Позже, когда Джей-Би каждую ночь звонил ему из реабилитационной клиники и педантично нудел о том, как стал другим человеком, как понял, что ни на кого не может рассчитывать, кроме себя самого, и он, Джуд, тоже должен понять, что жизнь состоит не только из работы, научиться ценить каждый день и полюбить себя, он молча выслушивал эти монологи. Слушал, дышал в трубку и ничего не отвечал. А потом Джей-Би вернулся домой, стал приспосабливаться к своей новой жизни, и никто о нем почти ничего не слышал несколько месяцев. Съемной квартиры у него больше не было, и он вернулся в материнский дом, пока обустраивал свое житье.
Но потом он вдруг позвонил. Было начало февраля, почти ровно через семь месяцев после госпитализации, и Джей-Би хотел увидеться и поговорить. Он предложил Джей-Би прийти в кафе «Клементина» около дома, где жил Виллем, и, протискиваясь между близко расставленными столами к месту у задней стены, понял, почему выбрал именно это место: в таком маленьком и тесном пространстве Джей-Би не смог бы повторить свою выходку, — и, осознав это, он почувствовал себя дураком и трусом.

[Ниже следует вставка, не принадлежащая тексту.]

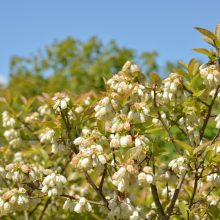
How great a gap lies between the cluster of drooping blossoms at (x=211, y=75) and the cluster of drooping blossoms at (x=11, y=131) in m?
1.95

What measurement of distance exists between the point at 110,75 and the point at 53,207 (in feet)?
6.56

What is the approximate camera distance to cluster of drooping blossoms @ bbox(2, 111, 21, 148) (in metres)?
3.89

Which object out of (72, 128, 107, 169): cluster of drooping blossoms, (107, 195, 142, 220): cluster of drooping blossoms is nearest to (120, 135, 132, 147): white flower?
(72, 128, 107, 169): cluster of drooping blossoms

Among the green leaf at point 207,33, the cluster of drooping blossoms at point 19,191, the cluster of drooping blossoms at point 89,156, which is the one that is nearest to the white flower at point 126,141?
the cluster of drooping blossoms at point 89,156

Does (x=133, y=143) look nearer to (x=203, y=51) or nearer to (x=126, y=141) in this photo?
(x=126, y=141)

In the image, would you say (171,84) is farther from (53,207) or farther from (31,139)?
(53,207)

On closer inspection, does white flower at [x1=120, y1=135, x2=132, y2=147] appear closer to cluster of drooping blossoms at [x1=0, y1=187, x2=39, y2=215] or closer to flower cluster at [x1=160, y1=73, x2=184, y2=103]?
flower cluster at [x1=160, y1=73, x2=184, y2=103]

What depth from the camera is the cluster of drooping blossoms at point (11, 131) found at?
12.8 feet

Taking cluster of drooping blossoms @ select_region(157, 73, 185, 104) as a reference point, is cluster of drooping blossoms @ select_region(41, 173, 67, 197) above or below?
below

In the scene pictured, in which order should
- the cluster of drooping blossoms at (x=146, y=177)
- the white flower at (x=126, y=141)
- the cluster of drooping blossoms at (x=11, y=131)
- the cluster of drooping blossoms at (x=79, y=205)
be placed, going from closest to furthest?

Они давно не виделись; Джей-Би потянулся через стол и бережно обнял его, прежде чем сесть.
— Отлично выглядишь, — сказал он.
— Спасибо, — сказал Джей-Би. — Ты тоже.
Минут двадцать или около того они обсуждали жизнь Джей-Би; он вступил в Общество анонимных метамфетаминщиков. Он намеревался пожить у матери еще несколько месяцев, а потом решать, что делать дальше. Он снова рисовал, вернувшись к той серии, работу над которой прервала госпитализация.
— Как здорово, — сказал он. — Я тобой горжусь.
Потом они замолчали, и оба стали рассматривать других людей. Через несколько столиков от них сидела девушка с длинной золотой цепочкой, которую она наматывала на пальцы и разматывала. Он смотрел, как она что-то говорит подруге, свивая и развивая цепочку, пока она не взглянула в его сторону и он не отвел глаза.
— Джуд, — начал Джей-Би, — я хотел тебе сказать — в полностью трезвом уме, — как я виноват. Это было чудовищно. Это было… — он покачал головой, — это было ужасно жестоко. Я не могу… — Он снова осекся, возникла пауза. — Прости меня, — сказал он. — Прости.